Tesla and Elon Musk are employing a legal strategy to resurrect Musk’s $56 billion compensation package, leveraging an overlooked provision in corporate law.
Despite a Delaware judge’s prior annulment of the 2018 pay deal, Tesla is proposing a shareholder vote to potentially reinstate it.
This approach hinges on a little-known segment of Delaware’s corporate law, allowing companies to rectify procedural errors that would otherwise invalidate board decisions.
Tesla acknowledges the novelty of this tactic, noting uncertainty regarding its reception under Delaware law.
Legal experts express skepticism, emphasizing that the provision is intended to address minor boardroom oversights, not to reverse significant court rulings. Eric Talley, a Columbia Law School professor, views it as a “Band-Aid” solution, not a remedy for major legal setbacks.
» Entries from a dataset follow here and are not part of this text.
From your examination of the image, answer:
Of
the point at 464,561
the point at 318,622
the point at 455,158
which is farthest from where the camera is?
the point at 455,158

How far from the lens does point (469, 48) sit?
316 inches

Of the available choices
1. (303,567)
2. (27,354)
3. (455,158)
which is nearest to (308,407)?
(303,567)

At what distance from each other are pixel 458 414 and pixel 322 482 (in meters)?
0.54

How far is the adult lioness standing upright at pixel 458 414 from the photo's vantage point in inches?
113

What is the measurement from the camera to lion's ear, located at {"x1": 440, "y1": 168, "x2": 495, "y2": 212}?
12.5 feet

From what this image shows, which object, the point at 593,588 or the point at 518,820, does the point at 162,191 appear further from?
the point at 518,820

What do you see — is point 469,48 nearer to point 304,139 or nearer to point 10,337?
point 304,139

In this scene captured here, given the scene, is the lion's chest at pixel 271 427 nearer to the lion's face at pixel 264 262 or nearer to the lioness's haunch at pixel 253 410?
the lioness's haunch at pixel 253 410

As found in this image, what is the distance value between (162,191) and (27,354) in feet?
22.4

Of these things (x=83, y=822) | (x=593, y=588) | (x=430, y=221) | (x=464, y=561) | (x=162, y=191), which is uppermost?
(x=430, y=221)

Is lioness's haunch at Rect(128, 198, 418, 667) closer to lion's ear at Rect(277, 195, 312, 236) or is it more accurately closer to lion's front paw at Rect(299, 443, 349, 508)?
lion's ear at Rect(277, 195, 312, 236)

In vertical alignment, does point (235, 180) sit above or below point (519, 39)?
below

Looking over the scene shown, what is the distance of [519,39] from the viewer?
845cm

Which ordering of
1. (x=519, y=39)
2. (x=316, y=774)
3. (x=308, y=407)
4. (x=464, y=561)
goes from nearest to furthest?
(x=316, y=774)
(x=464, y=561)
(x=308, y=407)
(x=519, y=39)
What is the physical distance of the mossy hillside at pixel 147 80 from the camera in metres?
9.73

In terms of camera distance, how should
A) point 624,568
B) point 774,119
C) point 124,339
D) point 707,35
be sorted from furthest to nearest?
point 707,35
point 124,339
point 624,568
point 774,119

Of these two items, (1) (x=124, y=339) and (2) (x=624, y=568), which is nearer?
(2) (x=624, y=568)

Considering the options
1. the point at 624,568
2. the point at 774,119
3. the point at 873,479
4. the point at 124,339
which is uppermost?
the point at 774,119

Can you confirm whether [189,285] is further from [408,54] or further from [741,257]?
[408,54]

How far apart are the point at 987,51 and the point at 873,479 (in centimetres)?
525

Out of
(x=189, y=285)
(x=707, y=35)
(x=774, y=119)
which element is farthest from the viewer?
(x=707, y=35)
Tesla justifies its proposal by citing shareholder discontent following the Delaware judge’s ruling. The judge found Tesla directors lacked independence when endorsing the lucrative package and failed to negotiate with Musk adequately.
Tesla’s proposal seeks to address these concerns by having an independent director review the pay deal’s alignment with shareholder interests and granting shareholders the opportunity to reevaluate the deal after reviewing the court’s findings.
The proposal does not address the negotiation flaws highlighted by the judge. It neither offers Musk a new compensation package nor engages new consultants to scrutinize the existing one.
While some experts believe shareholder approval could bolster Musk’s position in potential appeals, others anticipate a surge in shareholder litigation.
Questions arise regarding the propriety of compensating Musk for past performance without clear shareholder benefit.